• _Records supplied_:

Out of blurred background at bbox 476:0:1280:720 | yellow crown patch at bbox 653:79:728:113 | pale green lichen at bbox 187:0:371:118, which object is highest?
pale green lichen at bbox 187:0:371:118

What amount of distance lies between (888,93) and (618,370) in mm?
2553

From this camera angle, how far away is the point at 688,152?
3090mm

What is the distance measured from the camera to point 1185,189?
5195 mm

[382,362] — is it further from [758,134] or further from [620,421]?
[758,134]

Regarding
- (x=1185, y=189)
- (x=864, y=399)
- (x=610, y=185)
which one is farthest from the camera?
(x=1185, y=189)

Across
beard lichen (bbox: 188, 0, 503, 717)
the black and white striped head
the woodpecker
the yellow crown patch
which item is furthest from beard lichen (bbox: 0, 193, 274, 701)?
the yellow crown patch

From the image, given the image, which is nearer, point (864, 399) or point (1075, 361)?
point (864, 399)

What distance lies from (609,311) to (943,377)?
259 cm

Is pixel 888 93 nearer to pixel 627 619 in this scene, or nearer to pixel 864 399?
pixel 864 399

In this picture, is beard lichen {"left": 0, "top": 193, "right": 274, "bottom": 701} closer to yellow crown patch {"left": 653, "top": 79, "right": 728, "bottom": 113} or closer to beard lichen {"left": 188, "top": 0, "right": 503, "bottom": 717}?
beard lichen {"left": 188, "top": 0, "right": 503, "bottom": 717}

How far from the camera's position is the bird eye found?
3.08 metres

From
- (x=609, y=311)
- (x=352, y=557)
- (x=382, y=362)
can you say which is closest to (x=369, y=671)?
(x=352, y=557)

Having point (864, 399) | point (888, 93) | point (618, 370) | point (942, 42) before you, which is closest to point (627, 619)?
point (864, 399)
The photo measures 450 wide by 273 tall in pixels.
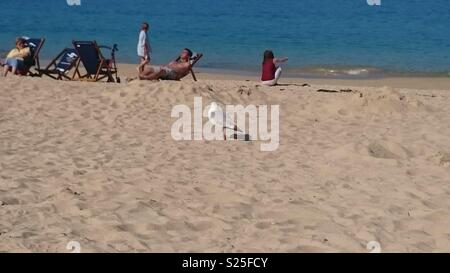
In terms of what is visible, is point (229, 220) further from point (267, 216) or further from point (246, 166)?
point (246, 166)

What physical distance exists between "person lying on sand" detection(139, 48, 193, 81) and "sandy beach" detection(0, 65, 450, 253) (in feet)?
2.65

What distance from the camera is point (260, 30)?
112ft

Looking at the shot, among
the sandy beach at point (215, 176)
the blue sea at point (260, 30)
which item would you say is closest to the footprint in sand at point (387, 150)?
the sandy beach at point (215, 176)

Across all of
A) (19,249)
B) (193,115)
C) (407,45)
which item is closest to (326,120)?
(193,115)

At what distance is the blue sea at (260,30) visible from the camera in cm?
2325

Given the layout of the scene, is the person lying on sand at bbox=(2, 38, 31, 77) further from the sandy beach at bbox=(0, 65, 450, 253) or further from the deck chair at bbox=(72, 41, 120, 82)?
the sandy beach at bbox=(0, 65, 450, 253)

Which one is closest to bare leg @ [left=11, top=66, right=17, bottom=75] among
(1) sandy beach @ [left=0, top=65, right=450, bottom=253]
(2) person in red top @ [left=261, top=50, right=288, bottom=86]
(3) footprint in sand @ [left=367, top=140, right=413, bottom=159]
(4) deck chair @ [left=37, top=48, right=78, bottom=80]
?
(4) deck chair @ [left=37, top=48, right=78, bottom=80]

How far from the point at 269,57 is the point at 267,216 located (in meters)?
8.23

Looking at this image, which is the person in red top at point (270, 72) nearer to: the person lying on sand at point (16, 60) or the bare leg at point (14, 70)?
the person lying on sand at point (16, 60)

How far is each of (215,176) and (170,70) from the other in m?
5.85

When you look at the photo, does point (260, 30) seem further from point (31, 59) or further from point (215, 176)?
point (215, 176)

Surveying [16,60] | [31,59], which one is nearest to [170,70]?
[31,59]

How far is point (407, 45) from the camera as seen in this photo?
28.3 metres

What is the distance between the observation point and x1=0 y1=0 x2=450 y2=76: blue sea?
23250mm
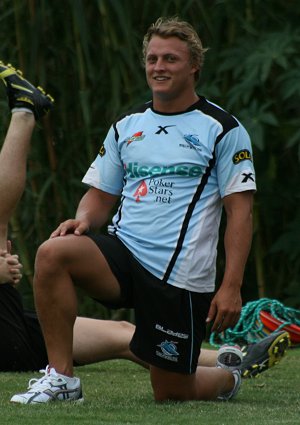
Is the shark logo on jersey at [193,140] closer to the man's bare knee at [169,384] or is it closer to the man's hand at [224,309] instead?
the man's hand at [224,309]

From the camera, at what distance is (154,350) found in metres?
4.36

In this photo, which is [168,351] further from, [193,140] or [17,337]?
[17,337]

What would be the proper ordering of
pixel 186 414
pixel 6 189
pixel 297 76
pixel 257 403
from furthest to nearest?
pixel 297 76 < pixel 6 189 < pixel 257 403 < pixel 186 414

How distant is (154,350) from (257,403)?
0.39 meters

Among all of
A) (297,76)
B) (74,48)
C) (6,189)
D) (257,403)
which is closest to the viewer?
(257,403)

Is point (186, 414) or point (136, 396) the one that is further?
point (136, 396)

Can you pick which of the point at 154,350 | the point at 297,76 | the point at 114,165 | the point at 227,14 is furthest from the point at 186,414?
Result: the point at 227,14

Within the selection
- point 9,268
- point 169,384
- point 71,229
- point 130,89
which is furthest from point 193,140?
point 130,89

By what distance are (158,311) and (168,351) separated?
0.13m

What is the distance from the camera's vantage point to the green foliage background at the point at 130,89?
7074mm

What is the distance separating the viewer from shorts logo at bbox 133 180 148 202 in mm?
4348

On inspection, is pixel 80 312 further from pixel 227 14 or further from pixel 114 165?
pixel 114 165

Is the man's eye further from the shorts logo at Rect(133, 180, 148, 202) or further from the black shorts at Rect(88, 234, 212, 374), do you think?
the black shorts at Rect(88, 234, 212, 374)

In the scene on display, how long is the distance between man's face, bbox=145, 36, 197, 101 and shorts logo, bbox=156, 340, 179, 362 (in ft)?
2.42
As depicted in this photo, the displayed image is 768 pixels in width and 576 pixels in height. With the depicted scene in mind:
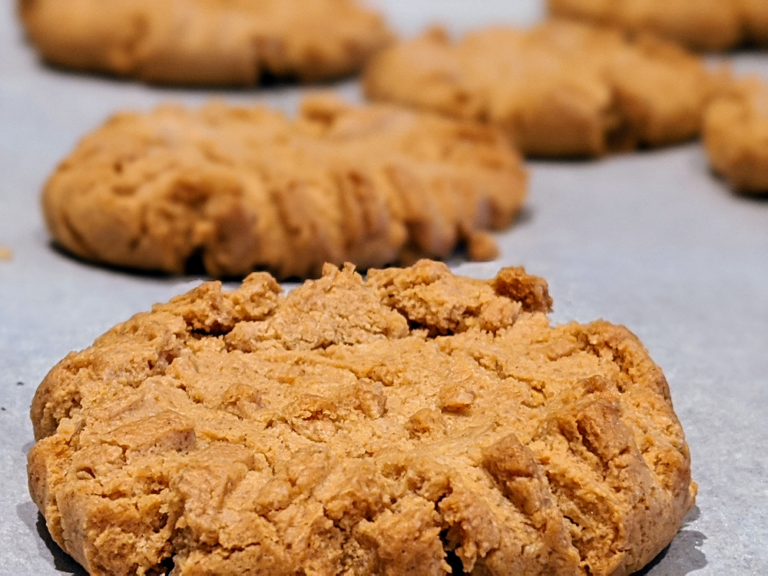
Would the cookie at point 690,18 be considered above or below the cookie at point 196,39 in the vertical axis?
above

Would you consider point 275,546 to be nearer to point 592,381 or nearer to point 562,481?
point 562,481

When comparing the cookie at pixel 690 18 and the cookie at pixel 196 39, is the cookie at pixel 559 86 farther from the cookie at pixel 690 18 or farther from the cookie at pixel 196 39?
the cookie at pixel 690 18

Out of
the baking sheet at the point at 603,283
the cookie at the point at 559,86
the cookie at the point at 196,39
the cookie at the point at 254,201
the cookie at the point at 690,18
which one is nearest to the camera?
the baking sheet at the point at 603,283

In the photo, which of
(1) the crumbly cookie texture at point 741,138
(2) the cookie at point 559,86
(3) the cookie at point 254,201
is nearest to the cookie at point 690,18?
(2) the cookie at point 559,86

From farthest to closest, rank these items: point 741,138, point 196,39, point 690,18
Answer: point 690,18, point 196,39, point 741,138

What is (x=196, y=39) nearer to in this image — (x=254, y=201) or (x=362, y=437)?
(x=254, y=201)

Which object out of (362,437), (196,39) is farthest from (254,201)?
(196,39)

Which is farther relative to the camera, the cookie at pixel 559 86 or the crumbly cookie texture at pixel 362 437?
the cookie at pixel 559 86
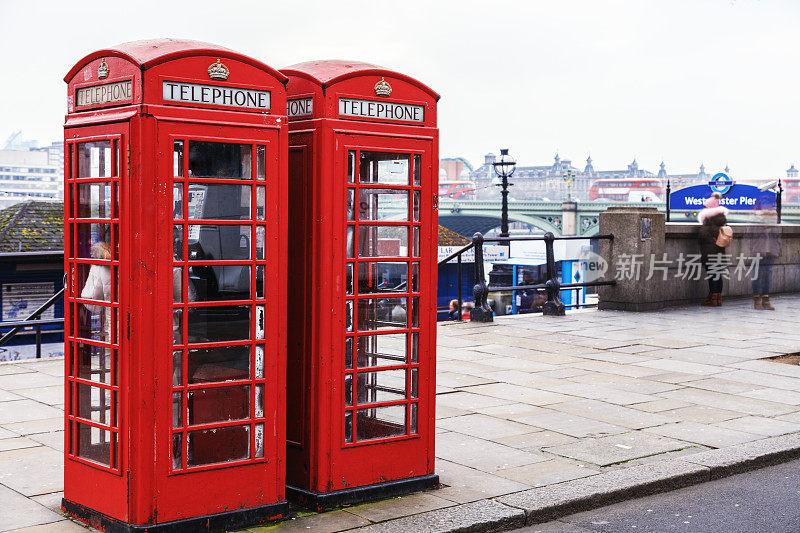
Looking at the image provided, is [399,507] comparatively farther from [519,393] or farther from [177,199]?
[519,393]

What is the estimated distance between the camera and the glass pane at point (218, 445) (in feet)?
A: 14.2

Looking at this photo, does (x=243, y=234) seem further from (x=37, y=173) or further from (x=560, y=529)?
(x=37, y=173)

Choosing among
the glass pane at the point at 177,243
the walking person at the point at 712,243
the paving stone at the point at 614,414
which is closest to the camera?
the glass pane at the point at 177,243

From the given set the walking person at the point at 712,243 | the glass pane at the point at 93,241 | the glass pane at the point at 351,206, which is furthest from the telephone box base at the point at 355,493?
the walking person at the point at 712,243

• _Prompt_: Retype every item above exactly as it appears, leaving out the pictures.

• _Reply to the exercise_:
Out of blurred background at bbox 476:0:1280:720 | yellow crown patch at bbox 653:79:728:113 | pale green lichen at bbox 187:0:371:118, which object is highest?
pale green lichen at bbox 187:0:371:118

What amount of distance lies between (888,93) and (618,370) in mm?
2553

From this camera angle, how far away is the point at 688,152?
3090mm

What is the distance measured from the camera to point 1185,189?
5195 mm

[382,362] — is it further from [758,134] or further from [620,421]?
[758,134]

Regarding
- (x=1185, y=189)
- (x=864, y=399)
- (x=610, y=185)
which one is farthest from the camera?
(x=1185, y=189)

Across
beard lichen (bbox: 188, 0, 503, 717)
the black and white striped head
the woodpecker
the yellow crown patch
which item is furthest from beard lichen (bbox: 0, 193, 274, 701)?
the yellow crown patch

From the image, given the image, which is nearer, point (864, 399) or point (1075, 361)?
point (864, 399)

What distance lies from (609,311) to (943,377)?
259 cm

Is pixel 888 93 nearer to pixel 627 619 in this scene, or nearer to pixel 864 399?
pixel 864 399

In this picture, is beard lichen {"left": 0, "top": 193, "right": 274, "bottom": 701} closer to yellow crown patch {"left": 653, "top": 79, "right": 728, "bottom": 113} or closer to beard lichen {"left": 188, "top": 0, "right": 503, "bottom": 717}?
beard lichen {"left": 188, "top": 0, "right": 503, "bottom": 717}

How far from the camera's position is the bird eye found?
3.08 metres

From
- (x=609, y=311)
- (x=352, y=557)
- (x=382, y=362)
can you say which is closest to (x=369, y=671)?
(x=352, y=557)

Having point (864, 399) | point (888, 93) | point (618, 370) | point (942, 42) before you, which is closest to point (627, 619)?
point (864, 399)
The photo measures 450 wide by 273 tall in pixels.
In terms of what is visible, is point (229, 220) further from point (267, 216) or further from point (246, 166)?
point (246, 166)

What physical distance exists between "person lying on sand" detection(139, 48, 193, 81) and "sandy beach" detection(0, 65, 450, 253) (in feet)?
2.65

What distance from the camera is point (260, 30)?
112ft

Looking at the shot, among
the sandy beach at point (215, 176)
the blue sea at point (260, 30)
which item would you say is closest to the footprint in sand at point (387, 150)?
the sandy beach at point (215, 176)

Across all of
A) (19,249)
B) (193,115)
C) (407,45)
which item is closest to (326,120)?
(193,115)

At what distance is the blue sea at (260,30) visible from the camera in cm?
2325

Given the layout of the scene, is the person lying on sand at bbox=(2, 38, 31, 77) further from the sandy beach at bbox=(0, 65, 450, 253) or further from the deck chair at bbox=(72, 41, 120, 82)?
the sandy beach at bbox=(0, 65, 450, 253)

Which one is closest to bare leg @ [left=11, top=66, right=17, bottom=75] among
(1) sandy beach @ [left=0, top=65, right=450, bottom=253]
(2) person in red top @ [left=261, top=50, right=288, bottom=86]
(3) footprint in sand @ [left=367, top=140, right=413, bottom=159]
(4) deck chair @ [left=37, top=48, right=78, bottom=80]
?
(4) deck chair @ [left=37, top=48, right=78, bottom=80]

How far from the point at 269,57 is the point at 267,216 located (in meters)?
8.23

Looking at this image, which is the person in red top at point (270, 72) nearer to: the person lying on sand at point (16, 60) or the bare leg at point (14, 70)?
the person lying on sand at point (16, 60)

How far is each of (215,176) and (170,70) from the other in m?
5.85

When you look at the photo, does point (260, 30) seem further from point (31, 59) or further from point (215, 176)?
point (215, 176)

Surveying [16,60] | [31,59], which one is nearest to [170,70]?
[31,59]

How far is point (407, 45) from the camera as seen in this photo?
28.3 metres

What is the distance between the observation point and x1=0 y1=0 x2=450 y2=76: blue sea?
23250mm
Is the shark logo on jersey at [193,140] closer to the man's bare knee at [169,384] or is it closer to the man's hand at [224,309] instead?
the man's hand at [224,309]

From the camera, at what distance is (154,350) found in metres?
4.36

In this photo, which is [168,351] further from, [193,140] or [17,337]?
[17,337]

What would be the proper ordering of
pixel 186 414
pixel 6 189
pixel 297 76
pixel 257 403
from furthest to nearest?
pixel 297 76 < pixel 6 189 < pixel 257 403 < pixel 186 414

How distant is (154,350) from (257,403)?
0.39 meters

Among all of
A) (297,76)
B) (74,48)
C) (6,189)
D) (257,403)
which is closest to the viewer?
(257,403)

Is point (186, 414) or point (136, 396) the one that is further?
point (136, 396)

Can you pick which of the point at 154,350 | the point at 297,76 | the point at 114,165 | the point at 227,14 is furthest from the point at 186,414?
Result: the point at 227,14

Within the selection
- point 9,268
- point 169,384
- point 71,229
- point 130,89
which is furthest from point 193,140?
point 130,89

By what distance are (158,311) and (168,351) separated?
0.13m

What is the distance from the camera's vantage point to the green foliage background at the point at 130,89?
7074mm

What is the distance separating the viewer from shorts logo at bbox 133 180 148 202 in mm?
4348

On inspection, is pixel 80 312 further from pixel 227 14 or further from pixel 114 165?
pixel 114 165

Is the man's eye further from the shorts logo at Rect(133, 180, 148, 202) or further from the black shorts at Rect(88, 234, 212, 374), do you think?
the black shorts at Rect(88, 234, 212, 374)

In the scene on display, how long is the distance between man's face, bbox=145, 36, 197, 101 and shorts logo, bbox=156, 340, 179, 362 (in ft)?
2.42
As depicted in this photo, the displayed image is 768 pixels in width and 576 pixels in height. With the depicted scene in mind:
Would the cookie at point 690,18 be considered above or below the cookie at point 196,39 in the vertical axis?
above

Would you consider point 275,546 to be nearer to point 592,381 or nearer to point 562,481?
point 562,481

When comparing the cookie at pixel 690 18 and the cookie at pixel 196 39, is the cookie at pixel 559 86 farther from the cookie at pixel 690 18 or farther from the cookie at pixel 196 39?
the cookie at pixel 690 18

Out of
the baking sheet at the point at 603,283
the cookie at the point at 559,86
the cookie at the point at 196,39
the cookie at the point at 254,201
the cookie at the point at 690,18
which one is nearest to the camera?
the baking sheet at the point at 603,283

In the photo, which of
(1) the crumbly cookie texture at point 741,138
(2) the cookie at point 559,86
(3) the cookie at point 254,201
is nearest to the cookie at point 690,18?
(2) the cookie at point 559,86

From farthest to closest, rank these items: point 741,138, point 196,39, point 690,18
Answer: point 690,18, point 196,39, point 741,138

What is (x=196, y=39) nearer to in this image — (x=254, y=201) or (x=362, y=437)?
(x=254, y=201)

Which object out of (362,437), (196,39) is farthest from (254,201)?
(196,39)

Which is farther relative to the camera, the cookie at pixel 559 86 or the crumbly cookie texture at pixel 362 437?
the cookie at pixel 559 86
Looking at the image provided, is [399,507] comparatively farther from [519,393] or farther from [177,199]?
[519,393]

What is the estimated distance between the camera and the glass pane at point (218, 445) (in feet)?
A: 14.2

Looking at this photo, does (x=243, y=234) seem further from (x=37, y=173) or further from (x=560, y=529)?
(x=37, y=173)

Choosing among
the glass pane at the point at 177,243
the walking person at the point at 712,243
the paving stone at the point at 614,414
which is closest to the camera?
the glass pane at the point at 177,243

From the given set the walking person at the point at 712,243 | the glass pane at the point at 93,241 | the glass pane at the point at 351,206, which is furthest from the telephone box base at the point at 355,493?
the walking person at the point at 712,243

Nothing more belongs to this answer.